## TEXTE À LIRE
····················
L’an mille sept cent quarante huit et le seizième jour du mois de juin, je sergent royal du Sénat soussigné certifie qu’en exécution de l’arrêt du Sénat écrit et à la réquisition du seigneur avocat fiscal général, je me suis transporté depuis Bonneville mon habitation jusqu’au lieu et bourg de Samoëns distant d’environ quatre lieues où étant et au devant de la porte du dernier domicile des François JAY et Françoise GUILLOT sa femme condamnés. J’ai, après le son du tambour à la manière accoutumée lu, signifié et publié le susdit arrêt à haute et intelligible voix, duquel arrêt et présent exploit, j’ai affiché copie au devant de la porte du dernier domicile desdits François JAY et Françoise GUILLOT condamnés après due lecture faite, en présence de Joseph GEDAT et de Nicolas REYMOND témoins requis, ANTHOYNE

 

 

_________________________________________

 

Pour en savoir plus

La publication des sentences et leur exécution

Elles sont codifiées dans les Royales Constitutions de la façon suivante :

 

« Les sentences qui porteront peine de mort, des galères, du fouet & du bannissement seront publiées à son de trompe, ou de tambour, ou d'autre instrument équivalent, & affichées à la porte du Tribunal de l'endroit où le délit a été commis, de celui du lieu où le condamné a son domicile. & l’avocat fiscal général devra même prendre soin, dans les cas de sentences portant peine de mort, de les faire imprimer, afin que le Public en soit mieux informé.
····················
## DONNÉES SOURCES
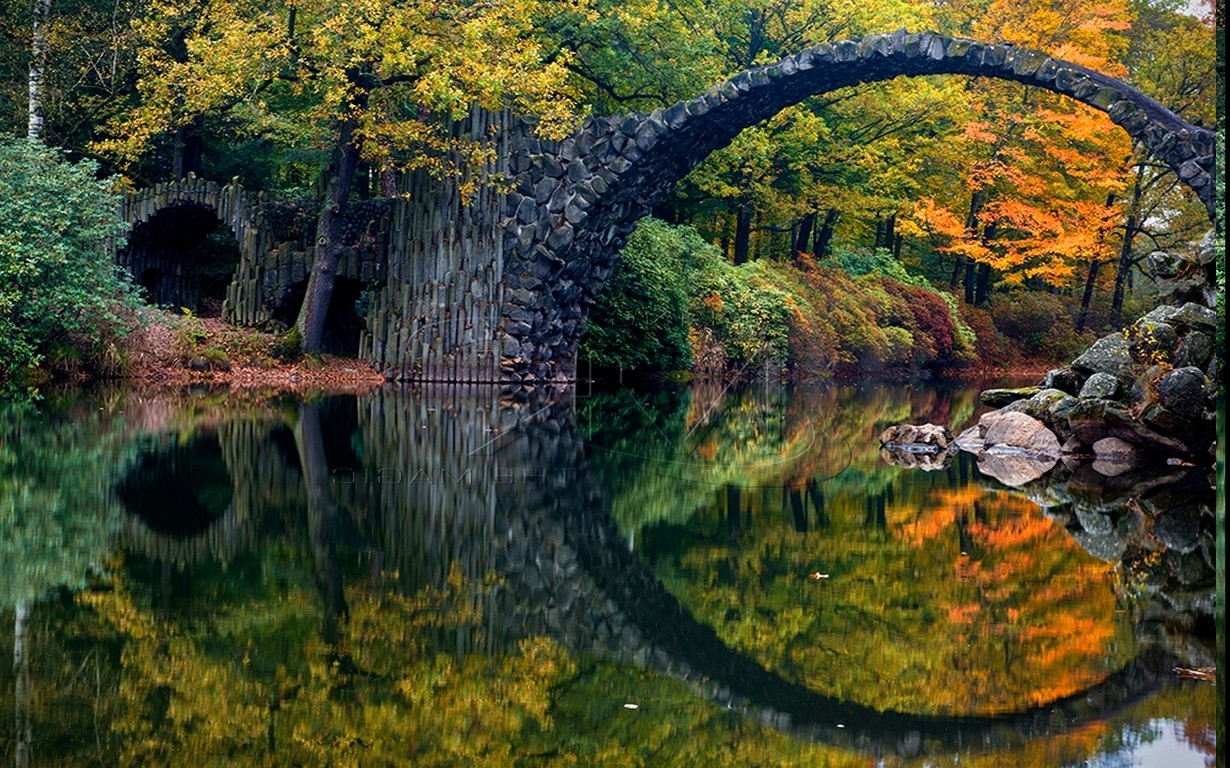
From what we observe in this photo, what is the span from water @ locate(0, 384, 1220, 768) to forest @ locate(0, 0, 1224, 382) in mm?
9054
····················
## CE QUI EST DEMANDÉ
Extrayez du texte à lire, sans la moindre modification, tout ce qui va de « Elles sont codifiées » jusqu'à « soit mieux informé. ». Le matériel ne sert à rien ici.

## RÉSULTAT DE L'EXERCICE
Elles sont codifiées dans les Royales Constitutions de la façon suivante :

 

« Les sentences qui porteront peine de mort, des galères, du fouet & du bannissement seront publiées à son de trompe, ou de tambour, ou d'autre instrument équivalent, & affichées à la porte du Tribunal de l'endroit où le délit a été commis, de celui du lieu où le condamné a son domicile. & l’avocat fiscal général devra même prendre soin, dans les cas de sentences portant peine de mort, de les faire imprimer, afin que le Public en soit mieux informé.